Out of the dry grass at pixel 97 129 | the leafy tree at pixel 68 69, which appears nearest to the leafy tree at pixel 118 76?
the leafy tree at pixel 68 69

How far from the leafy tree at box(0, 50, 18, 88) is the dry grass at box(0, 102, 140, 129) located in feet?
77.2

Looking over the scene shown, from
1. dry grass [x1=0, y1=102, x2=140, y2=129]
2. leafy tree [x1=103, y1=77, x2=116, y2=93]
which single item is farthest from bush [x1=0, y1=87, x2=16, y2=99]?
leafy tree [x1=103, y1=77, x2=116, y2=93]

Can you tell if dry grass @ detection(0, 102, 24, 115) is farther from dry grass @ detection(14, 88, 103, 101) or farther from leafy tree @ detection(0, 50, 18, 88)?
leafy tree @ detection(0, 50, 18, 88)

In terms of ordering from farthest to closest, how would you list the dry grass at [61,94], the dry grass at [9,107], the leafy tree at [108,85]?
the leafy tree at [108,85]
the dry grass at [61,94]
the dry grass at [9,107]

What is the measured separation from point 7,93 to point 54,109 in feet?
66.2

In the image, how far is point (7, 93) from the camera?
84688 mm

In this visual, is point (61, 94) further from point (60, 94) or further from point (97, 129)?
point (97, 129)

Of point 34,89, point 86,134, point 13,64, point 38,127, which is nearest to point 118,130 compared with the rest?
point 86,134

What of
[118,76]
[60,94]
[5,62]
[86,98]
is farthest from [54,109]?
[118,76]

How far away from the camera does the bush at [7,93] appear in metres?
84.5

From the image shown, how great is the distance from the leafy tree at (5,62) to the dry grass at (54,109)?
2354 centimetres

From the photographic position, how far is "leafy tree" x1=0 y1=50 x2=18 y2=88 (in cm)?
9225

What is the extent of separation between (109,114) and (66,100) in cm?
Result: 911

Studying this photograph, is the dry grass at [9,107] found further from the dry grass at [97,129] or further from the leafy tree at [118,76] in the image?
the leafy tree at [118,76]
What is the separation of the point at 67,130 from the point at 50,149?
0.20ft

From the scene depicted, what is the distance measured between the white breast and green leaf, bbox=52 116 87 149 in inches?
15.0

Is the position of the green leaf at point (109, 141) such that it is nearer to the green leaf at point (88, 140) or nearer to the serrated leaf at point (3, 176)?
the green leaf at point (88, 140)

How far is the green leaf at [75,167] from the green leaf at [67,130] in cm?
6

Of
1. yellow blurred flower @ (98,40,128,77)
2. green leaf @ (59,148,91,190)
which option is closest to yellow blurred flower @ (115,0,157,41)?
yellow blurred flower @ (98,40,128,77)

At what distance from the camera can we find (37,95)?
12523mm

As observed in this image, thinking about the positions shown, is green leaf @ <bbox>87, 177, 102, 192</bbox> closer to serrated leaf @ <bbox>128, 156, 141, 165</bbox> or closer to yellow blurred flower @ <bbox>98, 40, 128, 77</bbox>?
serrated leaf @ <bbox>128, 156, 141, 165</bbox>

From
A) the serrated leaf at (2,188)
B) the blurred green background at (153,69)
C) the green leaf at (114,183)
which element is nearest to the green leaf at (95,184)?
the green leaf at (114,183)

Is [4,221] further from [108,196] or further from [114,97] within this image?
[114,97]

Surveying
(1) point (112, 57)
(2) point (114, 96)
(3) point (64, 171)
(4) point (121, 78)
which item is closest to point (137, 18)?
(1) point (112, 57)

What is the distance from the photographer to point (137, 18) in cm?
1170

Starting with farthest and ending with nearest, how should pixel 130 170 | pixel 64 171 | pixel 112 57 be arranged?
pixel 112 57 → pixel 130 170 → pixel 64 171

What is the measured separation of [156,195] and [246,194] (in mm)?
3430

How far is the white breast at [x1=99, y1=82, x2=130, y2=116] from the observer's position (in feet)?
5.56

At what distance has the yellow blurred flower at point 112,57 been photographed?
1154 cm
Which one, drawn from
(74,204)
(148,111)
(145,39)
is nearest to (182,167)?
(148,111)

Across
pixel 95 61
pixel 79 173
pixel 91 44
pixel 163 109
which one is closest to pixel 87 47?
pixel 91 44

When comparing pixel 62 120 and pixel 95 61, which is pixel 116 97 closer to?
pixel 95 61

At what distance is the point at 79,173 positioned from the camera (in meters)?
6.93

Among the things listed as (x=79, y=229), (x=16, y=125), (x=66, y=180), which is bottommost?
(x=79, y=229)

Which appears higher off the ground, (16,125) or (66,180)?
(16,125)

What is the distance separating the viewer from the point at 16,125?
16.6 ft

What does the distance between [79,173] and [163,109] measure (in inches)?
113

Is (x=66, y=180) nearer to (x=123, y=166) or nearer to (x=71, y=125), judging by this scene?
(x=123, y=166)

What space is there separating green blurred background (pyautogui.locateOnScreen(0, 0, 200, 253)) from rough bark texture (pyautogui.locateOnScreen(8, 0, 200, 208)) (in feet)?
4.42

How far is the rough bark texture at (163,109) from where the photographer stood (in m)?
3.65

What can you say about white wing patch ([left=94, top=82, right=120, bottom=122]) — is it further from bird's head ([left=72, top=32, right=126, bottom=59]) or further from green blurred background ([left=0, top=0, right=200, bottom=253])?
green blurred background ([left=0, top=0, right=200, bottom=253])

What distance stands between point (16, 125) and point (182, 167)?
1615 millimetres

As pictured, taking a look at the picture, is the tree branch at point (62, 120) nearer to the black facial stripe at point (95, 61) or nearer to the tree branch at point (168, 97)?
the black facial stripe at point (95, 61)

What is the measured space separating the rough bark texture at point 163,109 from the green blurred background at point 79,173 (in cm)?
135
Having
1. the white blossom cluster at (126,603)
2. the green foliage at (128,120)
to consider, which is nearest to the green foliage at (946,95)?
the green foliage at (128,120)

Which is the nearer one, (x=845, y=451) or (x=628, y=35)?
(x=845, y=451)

...

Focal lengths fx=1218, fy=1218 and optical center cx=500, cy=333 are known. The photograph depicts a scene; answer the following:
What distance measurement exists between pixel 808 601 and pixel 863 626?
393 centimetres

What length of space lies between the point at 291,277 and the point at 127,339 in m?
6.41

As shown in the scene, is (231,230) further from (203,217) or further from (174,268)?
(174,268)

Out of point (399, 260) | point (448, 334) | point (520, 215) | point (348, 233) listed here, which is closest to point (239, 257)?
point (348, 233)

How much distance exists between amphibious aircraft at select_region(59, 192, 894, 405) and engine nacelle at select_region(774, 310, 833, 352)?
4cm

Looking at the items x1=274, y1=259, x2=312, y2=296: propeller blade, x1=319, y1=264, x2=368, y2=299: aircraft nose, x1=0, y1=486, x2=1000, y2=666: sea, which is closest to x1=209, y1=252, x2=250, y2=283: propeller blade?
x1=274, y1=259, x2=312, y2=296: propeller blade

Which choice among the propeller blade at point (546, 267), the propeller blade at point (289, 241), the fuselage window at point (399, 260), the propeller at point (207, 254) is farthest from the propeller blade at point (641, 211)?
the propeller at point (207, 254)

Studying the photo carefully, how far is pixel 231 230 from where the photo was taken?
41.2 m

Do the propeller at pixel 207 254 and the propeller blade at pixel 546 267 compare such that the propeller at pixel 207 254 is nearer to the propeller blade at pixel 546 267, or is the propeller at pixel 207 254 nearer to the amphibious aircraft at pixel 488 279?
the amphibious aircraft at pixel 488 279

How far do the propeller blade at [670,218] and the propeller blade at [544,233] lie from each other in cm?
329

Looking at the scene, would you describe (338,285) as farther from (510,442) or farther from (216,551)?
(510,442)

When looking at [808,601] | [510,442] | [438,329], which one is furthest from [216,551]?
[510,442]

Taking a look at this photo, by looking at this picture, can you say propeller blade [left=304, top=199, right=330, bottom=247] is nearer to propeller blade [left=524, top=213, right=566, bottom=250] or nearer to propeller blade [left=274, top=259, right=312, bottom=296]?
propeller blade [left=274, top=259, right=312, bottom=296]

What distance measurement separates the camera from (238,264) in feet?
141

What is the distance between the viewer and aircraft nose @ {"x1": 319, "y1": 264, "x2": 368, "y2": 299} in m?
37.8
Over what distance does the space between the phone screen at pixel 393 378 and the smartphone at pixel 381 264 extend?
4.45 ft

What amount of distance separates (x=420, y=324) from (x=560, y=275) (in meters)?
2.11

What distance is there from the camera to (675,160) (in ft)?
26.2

...

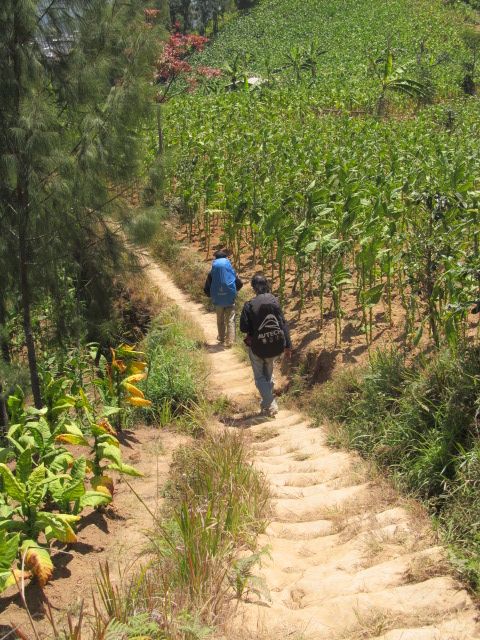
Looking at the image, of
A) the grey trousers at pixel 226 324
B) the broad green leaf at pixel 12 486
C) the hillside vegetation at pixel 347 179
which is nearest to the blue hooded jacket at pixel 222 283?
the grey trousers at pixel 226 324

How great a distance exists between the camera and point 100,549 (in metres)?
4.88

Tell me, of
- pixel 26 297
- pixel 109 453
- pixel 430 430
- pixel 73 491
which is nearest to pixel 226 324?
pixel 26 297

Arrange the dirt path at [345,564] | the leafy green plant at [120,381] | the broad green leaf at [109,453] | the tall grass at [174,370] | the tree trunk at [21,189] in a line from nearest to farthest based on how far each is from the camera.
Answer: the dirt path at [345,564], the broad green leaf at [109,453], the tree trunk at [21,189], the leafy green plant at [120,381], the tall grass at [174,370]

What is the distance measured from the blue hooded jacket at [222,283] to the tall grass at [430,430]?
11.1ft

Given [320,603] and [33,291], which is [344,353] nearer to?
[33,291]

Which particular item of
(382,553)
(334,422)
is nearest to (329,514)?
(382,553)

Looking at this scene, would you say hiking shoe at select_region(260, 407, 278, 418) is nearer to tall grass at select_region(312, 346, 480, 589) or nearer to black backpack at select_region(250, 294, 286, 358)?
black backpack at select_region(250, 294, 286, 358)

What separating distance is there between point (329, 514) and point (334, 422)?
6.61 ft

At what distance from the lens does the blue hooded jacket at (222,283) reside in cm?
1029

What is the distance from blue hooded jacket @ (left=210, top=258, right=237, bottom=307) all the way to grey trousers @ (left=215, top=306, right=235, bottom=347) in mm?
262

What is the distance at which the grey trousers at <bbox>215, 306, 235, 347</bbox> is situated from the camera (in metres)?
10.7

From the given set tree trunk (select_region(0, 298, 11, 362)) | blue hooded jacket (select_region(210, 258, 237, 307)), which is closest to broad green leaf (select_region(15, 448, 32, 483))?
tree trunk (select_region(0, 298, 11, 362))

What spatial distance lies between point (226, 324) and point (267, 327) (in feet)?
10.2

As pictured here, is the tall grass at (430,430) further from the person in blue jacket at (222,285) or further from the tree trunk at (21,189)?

EXERCISE DETAILS ▸
Collect every line above that contains the word "shown".

RESULT FOR THIS EXERCISE ▸
Looking over the scene shown, from
From the image shown, how great is the distance from the leafy tree at (5,62) to the dry grass at (54,109)?
As observed in this image, thinking about the positions shown, is green leaf @ <bbox>87, 177, 102, 192</bbox> closer to serrated leaf @ <bbox>128, 156, 141, 165</bbox> or closer to yellow blurred flower @ <bbox>98, 40, 128, 77</bbox>?
As shown in the scene, is (231,230) further from (203,217) or further from (174,268)?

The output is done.